**Aim of the task:** Output only the span of lines that begins at the line containing "Inspecting the photograph" and ends at the last line of the data, both included, exactly as they appear.

==========

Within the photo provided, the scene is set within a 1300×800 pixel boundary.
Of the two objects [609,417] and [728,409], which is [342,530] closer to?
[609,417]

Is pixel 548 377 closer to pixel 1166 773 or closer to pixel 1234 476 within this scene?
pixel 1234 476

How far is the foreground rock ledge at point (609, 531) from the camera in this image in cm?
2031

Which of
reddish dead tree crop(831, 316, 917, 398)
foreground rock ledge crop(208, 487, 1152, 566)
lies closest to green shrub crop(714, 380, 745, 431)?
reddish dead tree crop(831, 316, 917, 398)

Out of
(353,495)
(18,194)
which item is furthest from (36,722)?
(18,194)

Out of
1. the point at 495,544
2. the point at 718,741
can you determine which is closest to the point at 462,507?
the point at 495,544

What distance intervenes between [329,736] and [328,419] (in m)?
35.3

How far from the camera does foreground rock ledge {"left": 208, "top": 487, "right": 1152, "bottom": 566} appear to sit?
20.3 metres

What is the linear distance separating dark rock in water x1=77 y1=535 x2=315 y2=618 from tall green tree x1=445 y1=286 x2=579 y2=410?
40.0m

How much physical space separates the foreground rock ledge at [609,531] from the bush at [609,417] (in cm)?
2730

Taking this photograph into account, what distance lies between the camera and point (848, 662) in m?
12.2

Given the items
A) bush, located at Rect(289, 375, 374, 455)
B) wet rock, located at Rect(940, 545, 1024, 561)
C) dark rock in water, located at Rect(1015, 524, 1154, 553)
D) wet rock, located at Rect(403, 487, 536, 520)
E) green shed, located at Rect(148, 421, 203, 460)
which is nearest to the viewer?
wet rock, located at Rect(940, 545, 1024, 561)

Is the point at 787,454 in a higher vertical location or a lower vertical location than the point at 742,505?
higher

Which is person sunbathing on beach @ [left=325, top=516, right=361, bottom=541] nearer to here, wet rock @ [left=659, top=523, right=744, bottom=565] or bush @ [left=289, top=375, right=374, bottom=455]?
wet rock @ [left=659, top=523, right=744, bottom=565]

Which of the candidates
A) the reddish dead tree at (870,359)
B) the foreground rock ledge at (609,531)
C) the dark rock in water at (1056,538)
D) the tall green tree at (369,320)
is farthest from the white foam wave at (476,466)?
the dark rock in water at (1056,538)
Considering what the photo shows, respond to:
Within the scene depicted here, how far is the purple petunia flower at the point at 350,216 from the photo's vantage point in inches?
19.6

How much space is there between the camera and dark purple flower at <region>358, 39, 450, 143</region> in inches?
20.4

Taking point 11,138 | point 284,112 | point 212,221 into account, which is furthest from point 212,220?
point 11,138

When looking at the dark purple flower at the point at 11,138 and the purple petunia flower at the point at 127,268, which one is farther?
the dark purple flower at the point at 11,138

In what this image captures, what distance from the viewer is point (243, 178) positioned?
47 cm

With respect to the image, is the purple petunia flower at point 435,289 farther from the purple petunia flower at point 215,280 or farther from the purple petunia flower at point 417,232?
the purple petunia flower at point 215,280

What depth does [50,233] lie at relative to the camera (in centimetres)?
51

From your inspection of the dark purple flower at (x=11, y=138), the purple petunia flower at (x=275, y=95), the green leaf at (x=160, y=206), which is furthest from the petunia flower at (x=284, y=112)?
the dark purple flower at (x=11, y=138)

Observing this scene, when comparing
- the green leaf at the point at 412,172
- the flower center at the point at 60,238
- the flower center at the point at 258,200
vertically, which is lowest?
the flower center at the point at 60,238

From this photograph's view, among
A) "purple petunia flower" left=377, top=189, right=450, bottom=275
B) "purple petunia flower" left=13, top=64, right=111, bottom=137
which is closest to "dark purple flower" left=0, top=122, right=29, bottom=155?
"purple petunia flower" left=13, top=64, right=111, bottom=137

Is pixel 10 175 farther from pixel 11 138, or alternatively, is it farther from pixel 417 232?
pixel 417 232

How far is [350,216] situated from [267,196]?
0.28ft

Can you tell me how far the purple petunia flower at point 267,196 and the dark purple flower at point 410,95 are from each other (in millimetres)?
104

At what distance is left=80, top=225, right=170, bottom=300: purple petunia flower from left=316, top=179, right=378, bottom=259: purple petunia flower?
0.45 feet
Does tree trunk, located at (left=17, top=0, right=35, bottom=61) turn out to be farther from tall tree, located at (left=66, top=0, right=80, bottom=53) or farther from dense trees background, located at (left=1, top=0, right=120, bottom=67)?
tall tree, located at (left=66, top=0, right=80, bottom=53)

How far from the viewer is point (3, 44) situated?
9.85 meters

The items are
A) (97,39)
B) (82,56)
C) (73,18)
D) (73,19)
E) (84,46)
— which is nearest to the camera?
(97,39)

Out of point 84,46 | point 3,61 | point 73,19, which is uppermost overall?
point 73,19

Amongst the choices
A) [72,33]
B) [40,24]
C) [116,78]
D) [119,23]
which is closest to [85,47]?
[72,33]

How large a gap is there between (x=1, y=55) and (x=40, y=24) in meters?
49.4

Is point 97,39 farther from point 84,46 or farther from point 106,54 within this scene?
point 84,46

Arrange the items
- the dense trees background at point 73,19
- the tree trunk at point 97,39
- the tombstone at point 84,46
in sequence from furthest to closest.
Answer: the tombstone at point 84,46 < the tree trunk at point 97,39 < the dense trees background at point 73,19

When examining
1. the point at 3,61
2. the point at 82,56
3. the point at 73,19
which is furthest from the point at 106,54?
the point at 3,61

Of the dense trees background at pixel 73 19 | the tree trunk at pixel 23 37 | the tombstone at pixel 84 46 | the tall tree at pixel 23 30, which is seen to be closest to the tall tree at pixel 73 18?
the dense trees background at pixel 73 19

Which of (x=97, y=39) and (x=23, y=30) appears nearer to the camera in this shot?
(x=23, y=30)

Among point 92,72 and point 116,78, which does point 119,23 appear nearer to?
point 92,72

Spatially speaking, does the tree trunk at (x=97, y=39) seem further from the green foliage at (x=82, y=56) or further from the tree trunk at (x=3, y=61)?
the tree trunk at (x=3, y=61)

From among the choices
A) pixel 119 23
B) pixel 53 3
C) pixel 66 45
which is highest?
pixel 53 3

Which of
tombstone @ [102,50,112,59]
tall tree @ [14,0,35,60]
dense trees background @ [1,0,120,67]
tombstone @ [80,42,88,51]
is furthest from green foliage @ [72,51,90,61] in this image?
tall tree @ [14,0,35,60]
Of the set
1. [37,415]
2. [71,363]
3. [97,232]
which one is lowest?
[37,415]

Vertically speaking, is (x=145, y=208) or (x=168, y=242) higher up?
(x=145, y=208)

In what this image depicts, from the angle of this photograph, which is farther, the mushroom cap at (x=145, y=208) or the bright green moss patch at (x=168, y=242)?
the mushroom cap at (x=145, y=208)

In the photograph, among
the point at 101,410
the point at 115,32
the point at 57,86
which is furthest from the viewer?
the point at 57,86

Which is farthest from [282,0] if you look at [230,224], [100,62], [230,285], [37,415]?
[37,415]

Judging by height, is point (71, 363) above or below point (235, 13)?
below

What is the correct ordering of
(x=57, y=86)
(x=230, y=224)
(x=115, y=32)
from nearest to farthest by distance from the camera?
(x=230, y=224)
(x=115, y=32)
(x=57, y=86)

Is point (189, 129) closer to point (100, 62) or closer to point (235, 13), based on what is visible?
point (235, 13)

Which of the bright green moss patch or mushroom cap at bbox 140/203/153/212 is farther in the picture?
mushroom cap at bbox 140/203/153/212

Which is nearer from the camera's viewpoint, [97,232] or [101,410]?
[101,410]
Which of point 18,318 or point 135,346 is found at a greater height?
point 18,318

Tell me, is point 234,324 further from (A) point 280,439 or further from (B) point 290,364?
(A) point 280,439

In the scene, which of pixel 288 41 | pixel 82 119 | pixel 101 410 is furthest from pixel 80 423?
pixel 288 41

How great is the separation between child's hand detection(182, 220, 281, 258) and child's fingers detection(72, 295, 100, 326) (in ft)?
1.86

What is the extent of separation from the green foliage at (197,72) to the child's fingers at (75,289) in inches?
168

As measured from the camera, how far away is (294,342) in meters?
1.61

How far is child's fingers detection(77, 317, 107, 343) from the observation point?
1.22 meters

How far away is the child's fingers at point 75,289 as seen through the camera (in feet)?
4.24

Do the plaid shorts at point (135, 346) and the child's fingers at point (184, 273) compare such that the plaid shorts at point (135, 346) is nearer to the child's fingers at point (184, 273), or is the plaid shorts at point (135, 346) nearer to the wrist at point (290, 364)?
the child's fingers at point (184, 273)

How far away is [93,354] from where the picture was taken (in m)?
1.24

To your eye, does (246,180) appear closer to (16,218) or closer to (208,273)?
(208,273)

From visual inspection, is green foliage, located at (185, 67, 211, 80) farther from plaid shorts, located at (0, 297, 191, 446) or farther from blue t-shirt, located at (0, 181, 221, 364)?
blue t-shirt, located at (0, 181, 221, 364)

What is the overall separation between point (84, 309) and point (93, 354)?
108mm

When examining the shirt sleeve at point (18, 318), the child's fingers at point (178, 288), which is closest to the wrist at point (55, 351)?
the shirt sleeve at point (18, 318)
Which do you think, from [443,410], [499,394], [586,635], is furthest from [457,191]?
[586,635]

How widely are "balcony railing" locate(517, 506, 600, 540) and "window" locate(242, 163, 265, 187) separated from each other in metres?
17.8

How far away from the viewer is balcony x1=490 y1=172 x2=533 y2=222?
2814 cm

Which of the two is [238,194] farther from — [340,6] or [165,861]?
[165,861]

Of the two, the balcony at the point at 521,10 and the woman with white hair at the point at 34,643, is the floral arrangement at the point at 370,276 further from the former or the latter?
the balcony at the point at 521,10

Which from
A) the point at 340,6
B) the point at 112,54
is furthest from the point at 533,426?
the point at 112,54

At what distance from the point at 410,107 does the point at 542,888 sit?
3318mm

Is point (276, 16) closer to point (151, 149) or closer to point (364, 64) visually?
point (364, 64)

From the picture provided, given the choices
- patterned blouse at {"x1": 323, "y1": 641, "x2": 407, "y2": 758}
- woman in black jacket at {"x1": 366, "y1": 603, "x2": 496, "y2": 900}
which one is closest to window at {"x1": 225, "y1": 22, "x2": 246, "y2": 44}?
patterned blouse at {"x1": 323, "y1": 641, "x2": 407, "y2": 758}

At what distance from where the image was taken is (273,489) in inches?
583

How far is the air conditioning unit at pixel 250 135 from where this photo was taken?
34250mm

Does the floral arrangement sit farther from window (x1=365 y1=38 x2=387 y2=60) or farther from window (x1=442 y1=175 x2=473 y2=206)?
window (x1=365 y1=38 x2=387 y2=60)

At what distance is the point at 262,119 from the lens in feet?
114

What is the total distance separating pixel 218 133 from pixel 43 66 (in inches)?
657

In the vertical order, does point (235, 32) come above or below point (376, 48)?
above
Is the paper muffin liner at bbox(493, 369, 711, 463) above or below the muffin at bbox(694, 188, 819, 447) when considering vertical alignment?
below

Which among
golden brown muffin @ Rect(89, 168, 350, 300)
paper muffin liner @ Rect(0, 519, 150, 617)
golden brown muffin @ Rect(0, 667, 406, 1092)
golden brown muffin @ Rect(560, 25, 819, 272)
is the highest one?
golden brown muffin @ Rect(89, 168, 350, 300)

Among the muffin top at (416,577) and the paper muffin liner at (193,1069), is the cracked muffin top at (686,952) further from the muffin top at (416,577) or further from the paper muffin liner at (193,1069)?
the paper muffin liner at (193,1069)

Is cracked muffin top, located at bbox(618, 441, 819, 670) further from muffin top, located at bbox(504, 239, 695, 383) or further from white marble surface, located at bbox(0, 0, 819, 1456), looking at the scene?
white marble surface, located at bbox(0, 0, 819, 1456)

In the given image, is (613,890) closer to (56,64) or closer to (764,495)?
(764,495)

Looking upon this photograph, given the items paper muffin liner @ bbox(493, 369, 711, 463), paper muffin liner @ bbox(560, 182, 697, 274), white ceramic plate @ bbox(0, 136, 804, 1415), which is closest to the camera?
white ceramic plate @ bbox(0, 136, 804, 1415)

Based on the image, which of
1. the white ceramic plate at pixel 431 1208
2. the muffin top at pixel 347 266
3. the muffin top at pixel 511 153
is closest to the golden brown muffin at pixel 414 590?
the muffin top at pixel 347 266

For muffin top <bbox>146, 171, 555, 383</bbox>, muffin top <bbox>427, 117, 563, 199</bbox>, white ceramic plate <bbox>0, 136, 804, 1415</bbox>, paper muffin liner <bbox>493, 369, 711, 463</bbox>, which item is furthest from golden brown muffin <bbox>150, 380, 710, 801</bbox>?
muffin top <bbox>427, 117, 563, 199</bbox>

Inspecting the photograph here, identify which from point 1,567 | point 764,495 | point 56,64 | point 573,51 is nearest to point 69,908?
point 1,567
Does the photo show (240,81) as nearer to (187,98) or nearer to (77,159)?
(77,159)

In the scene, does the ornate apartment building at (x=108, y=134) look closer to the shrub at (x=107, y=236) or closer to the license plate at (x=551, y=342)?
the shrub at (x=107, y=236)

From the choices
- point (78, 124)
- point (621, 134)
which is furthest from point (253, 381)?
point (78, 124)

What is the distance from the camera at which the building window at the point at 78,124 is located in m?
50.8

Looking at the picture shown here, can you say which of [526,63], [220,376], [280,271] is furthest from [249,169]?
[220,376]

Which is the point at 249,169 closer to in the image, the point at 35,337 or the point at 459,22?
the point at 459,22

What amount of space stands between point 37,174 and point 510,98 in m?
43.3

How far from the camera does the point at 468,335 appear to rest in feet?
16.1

==========

**Right answer:**
Inspecting the photograph here, identify which from point 1,567 | point 764,495 | point 56,64 | point 573,51 is nearest to point 69,908?
point 1,567
Does the photo show (240,81) as nearer to (187,98) or nearer to (77,159)?
(77,159)

In the scene, does the ornate apartment building at (x=108, y=134) look closer to the shrub at (x=107, y=236) or closer to the license plate at (x=551, y=342)?
the shrub at (x=107, y=236)

From the choices
- point (78, 124)
- point (621, 134)
which is furthest from point (253, 381)?
point (78, 124)

What is the distance from the camera at which the building window at the point at 78,124 is located in m?
50.8

Looking at the picture shown here, can you say which of [526,63], [220,376], [280,271] is furthest from [249,169]?
[220,376]

Which is the point at 249,169 closer to in the image, the point at 35,337 or the point at 459,22?
the point at 459,22

What amount of space stands between point 37,174 and point 510,98 in m?
43.3

How far from the camera does the point at 468,335 appear to rest in feet?
16.1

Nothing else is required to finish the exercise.